- President: Louis Papéniah
- Founder: David Dacko
- Founded: 15 December 1993
- Headquarters: Bangui

= Movement for Democracy and Development (Central African Republic) =

Political party in the Central African Republic

The Movement for Democracy and Development (Mouvement pour la Démocratie et le Développement, MDD) is a political party in the Central African Republic, established by former President David Dacko. It is currently led by Louis Papéniah.

==History==
The party originated from the David Dacko Movement (Mouvement David Dacko, MDD) that contested the 1993 general elections; the MDD won six seats in the National Assembly, whilst Dacko was the party's candidate for the presidency, coming third in the first round with 20% of the vote. Following the elections the group became part of a coalition government headed by Jean-Luc Mandaba of the Movement for the Liberation of the Central African People (MLPC).
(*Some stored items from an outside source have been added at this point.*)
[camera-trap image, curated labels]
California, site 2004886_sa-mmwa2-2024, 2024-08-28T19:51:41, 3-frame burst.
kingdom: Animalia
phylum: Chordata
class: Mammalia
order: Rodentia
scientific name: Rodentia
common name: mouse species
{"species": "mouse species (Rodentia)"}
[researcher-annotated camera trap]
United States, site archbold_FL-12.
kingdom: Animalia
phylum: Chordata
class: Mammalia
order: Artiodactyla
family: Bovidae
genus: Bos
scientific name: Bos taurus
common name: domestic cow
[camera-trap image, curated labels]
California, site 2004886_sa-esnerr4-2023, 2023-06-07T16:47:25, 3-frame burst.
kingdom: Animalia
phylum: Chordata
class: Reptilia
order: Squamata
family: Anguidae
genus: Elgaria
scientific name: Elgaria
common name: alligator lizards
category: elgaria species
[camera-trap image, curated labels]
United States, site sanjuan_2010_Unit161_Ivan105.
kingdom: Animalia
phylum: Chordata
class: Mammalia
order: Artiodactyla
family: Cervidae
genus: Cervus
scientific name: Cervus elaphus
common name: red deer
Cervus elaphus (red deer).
The group was transformed into the MDD when it was formally established on 15 December 1993.

In the next parliamentary elections in 1998 the MDD was part of the Union of Forces for Peace, (UFAP) which opposed President Ange-Félix Patassé. The MDD won eight seats, and UFAP gained a majority of 55 of the 109 seats in the National Assembly. However, the MLPC was able to form a government after the defection of a UFAP MP. Despite being in opposition, four MDD members were appointed ministers in Anicet-Georges Dologuélé's government. However, three of them were pressured into resigning by the MDD leadership a few days later. In the presidential elections the following year, Dacko was again the party's candidate. He again finished third with 11% of the vote.

Following Dacko's death in 2003, elections were held for party president in September 2004. Former National Assembly vice president Rufin Brice Molomadon was elected, with 29 votes, defeating former Information Minister Emmanuel Bongopassi (13 votes) and former Commerce Minister Simon Didier Bongolapè (9 votes). The party contested the 2005 elections as part of the National Convergence "Kwa Na Kwa" alliance, winning two of the alliance's 42 seats.

The MDD was given one ministerial post in the government formed by Faustin-Archange Touadéra in 2009. In 2010 the party joined the Presidential Majority alliance in preparation for the 2011 general elections. The MDD nominated 15 candidates for the 105 seats in the National Assembly, winning two of the alliance's 11 seats.